People often assume the reason I talk at conferences is because I like to teach them about Galera, MySQL and other cool, open source things. That's of course true to some extent. But for me personally, another reason is even more important: It happens almost always that the audience teaches me something. Thus the process of public speaking has increasingly become my way to learn new insights. Low level details that aren't easy to learn by just RTFM.
At my Galera talk in Froscon, I was graced by the presence of Monty Widenius himself, as well as Oli and Erkan, two Galera gurus of Europe. There were 2 things in the talk that provoked discussion. These are the conclusions, confirmed by Alex and Seppo from Codership:
innodb_doublewrite
I have advocated to set innodb_doublewrite=0 when using Galera. (slide 16) This was based on the fact that if the mysqld process crashes, galera will discard the database anyway and take a full snapshot from a healthy node. So who cares if data is corrupted on a crash.

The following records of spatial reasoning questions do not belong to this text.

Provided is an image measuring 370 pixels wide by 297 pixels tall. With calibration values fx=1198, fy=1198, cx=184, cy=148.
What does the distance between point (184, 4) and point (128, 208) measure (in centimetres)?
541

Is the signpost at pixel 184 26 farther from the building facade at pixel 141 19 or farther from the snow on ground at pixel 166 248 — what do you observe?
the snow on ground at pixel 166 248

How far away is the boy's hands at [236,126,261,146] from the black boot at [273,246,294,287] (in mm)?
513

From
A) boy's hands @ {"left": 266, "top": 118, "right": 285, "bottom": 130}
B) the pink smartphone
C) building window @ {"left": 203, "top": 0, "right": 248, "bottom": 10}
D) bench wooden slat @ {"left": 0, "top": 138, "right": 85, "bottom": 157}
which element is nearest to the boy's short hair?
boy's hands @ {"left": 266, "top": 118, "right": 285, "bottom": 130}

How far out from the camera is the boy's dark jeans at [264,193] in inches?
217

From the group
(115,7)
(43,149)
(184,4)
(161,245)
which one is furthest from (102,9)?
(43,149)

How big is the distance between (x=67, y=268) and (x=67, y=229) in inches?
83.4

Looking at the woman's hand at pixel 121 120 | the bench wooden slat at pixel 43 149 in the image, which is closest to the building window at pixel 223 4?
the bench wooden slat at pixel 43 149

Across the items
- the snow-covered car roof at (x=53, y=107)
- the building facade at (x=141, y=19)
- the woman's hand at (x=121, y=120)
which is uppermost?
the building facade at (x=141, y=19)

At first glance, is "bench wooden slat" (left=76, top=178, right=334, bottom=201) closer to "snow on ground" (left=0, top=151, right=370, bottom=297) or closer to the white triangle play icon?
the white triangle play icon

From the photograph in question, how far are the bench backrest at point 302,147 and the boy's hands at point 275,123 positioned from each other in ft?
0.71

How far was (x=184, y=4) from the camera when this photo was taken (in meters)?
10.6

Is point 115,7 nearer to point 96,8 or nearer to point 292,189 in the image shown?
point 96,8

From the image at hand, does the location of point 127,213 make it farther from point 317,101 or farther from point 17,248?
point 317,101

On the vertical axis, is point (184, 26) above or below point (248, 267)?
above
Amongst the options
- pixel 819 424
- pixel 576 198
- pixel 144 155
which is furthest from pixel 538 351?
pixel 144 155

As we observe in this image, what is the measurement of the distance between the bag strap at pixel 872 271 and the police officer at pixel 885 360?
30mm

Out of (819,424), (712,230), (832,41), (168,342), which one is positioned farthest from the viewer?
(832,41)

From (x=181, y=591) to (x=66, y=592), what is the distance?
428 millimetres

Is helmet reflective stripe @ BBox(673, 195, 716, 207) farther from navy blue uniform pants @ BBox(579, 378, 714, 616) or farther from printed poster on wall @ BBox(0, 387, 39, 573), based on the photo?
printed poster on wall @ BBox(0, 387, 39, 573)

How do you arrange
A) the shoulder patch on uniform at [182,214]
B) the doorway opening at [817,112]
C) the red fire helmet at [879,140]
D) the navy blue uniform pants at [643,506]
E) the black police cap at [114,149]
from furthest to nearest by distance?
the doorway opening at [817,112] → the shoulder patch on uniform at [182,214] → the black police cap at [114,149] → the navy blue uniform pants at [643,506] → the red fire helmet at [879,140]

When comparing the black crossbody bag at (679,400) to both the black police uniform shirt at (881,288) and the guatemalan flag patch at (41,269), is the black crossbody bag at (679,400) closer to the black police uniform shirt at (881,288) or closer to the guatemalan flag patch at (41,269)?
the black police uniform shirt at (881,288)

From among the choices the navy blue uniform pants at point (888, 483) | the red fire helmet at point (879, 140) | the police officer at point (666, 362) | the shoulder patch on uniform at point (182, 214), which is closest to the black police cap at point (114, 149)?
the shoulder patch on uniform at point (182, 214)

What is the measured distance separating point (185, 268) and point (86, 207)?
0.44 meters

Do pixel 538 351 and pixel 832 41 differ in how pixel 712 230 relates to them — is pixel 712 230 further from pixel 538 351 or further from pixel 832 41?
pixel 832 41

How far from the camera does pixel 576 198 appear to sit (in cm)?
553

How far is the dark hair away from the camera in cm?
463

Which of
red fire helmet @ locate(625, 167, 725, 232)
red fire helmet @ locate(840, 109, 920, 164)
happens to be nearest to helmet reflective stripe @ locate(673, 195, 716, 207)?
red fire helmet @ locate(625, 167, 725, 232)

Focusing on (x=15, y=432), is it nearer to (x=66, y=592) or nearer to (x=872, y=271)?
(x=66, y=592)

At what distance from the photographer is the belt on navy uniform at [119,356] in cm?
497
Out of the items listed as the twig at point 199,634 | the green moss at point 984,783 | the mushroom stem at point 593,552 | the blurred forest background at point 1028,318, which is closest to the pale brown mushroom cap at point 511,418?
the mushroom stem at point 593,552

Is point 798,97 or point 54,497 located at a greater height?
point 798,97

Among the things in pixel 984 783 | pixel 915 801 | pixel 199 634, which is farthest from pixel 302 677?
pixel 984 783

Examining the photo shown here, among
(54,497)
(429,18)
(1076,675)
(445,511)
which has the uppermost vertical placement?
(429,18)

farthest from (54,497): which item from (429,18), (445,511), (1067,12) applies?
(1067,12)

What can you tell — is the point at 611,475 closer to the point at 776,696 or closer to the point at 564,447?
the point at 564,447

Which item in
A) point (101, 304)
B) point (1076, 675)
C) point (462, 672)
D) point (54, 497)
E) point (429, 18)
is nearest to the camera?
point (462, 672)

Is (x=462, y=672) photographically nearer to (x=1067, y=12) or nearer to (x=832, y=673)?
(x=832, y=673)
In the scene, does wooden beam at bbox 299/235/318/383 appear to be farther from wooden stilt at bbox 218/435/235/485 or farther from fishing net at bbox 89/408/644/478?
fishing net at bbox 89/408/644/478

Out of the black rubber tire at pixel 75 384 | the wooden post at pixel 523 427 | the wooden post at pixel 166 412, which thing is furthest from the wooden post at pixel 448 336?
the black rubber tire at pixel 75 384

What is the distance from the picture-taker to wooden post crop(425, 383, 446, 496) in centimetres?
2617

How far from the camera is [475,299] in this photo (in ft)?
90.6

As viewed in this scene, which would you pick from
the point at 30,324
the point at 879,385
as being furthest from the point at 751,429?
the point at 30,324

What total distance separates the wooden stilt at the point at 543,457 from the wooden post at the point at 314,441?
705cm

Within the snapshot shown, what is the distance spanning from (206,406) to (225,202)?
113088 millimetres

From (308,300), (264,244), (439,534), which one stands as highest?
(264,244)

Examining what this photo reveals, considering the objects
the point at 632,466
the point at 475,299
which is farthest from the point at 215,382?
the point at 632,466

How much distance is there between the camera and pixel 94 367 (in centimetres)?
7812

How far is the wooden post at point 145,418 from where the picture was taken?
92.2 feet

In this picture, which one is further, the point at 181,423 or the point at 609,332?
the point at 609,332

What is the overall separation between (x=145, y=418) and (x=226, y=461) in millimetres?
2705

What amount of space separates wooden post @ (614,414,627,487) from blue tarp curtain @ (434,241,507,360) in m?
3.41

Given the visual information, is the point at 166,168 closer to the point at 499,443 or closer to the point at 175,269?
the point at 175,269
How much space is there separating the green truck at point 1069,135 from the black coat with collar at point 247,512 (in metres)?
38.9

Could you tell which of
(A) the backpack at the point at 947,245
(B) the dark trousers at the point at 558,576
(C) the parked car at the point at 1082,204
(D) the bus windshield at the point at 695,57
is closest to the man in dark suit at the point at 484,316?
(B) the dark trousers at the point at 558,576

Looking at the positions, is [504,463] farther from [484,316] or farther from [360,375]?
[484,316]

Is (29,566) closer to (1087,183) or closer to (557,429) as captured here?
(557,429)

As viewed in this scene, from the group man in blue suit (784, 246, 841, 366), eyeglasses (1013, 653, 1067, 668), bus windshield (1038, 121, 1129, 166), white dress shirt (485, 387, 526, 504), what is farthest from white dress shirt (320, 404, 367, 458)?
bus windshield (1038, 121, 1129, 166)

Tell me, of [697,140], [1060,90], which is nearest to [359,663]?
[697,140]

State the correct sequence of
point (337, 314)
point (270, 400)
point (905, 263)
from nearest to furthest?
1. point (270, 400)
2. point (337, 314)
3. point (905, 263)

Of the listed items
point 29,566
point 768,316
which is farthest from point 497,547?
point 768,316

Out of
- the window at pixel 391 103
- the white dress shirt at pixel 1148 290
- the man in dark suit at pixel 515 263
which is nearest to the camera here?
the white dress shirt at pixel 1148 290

As of Galera 2.1 this isn't true anymore. Galera will recover the state also after a crash, and may very well do only an incremental state transfer (ie keep the data and catch up the missing transactions). For this reason it is now important to keep innodb_doublewrite=1, which is the MySQL default.
Note that we still advice to set innodb_flush_log_at_trx_commit and sync_binlog to zero. It doesn't matter if some transactions are lost on a crash, because galera can get those back from the other nodes. What matters is just that whatever is written to disk, is written in a consistent state.
Thanks to Monty for spotting this and convincing us about it!
Galera commit sequence
On slide 23 you will find a diagram about the commit sequence in galera. It is wrong! (I copied this pretty much from Vadim, so Percona guys should pay attention too!)
A correct diagram is found in the Galera documentation:
In particular:
The only communication between nodes is to send the transaction (the "write set") to the "group".(Which means it is sent to all nodes, but the correct way to think about this is to think of "the group" as a single entity. Hence, group communication.) "The group" will then return with giving the transaction its unique Global Transaction ID. After this point, there is no more communication between nodes. Therefore, the main function of the group communication - in addition to the actual replication of writesets from a node to another - is to impose a global (cluster-wide) ordering on all transactions.
The next step is called certification. This means to check whether the transaction can be committed or not. This is a purely deterministic operation, hence nodes do not "agree" or otherwise communicate with each other anymore.
If certification passes, the transaction is now committed. This is the point of logical commit in galera.
Finally, the transaction is then committed to InnoDB and also to the binary log, if that is enabled. On the slave, it is first applied to InnoDB, then committed.
When the master InnoDB commit returns, control is returned to client.
An important consequence of how all of this works is that even if the writing to InnoDB and binary log are not synchronous between nodes, they are enforced to happen in the same order. This means that if you combine two galera clusters with an asynchronous MySQL replication link, it is possible to do so called "channel failover": if a node in the asynchronous replication fails, you can safely continue replicating via another node as long as you figure out the right binlog position to start from. Also it guarantees that point-in-time-recovery from the binlog will work.
Thanks to Oli of Fromdual for relentlessy pushing us to understand this behavior.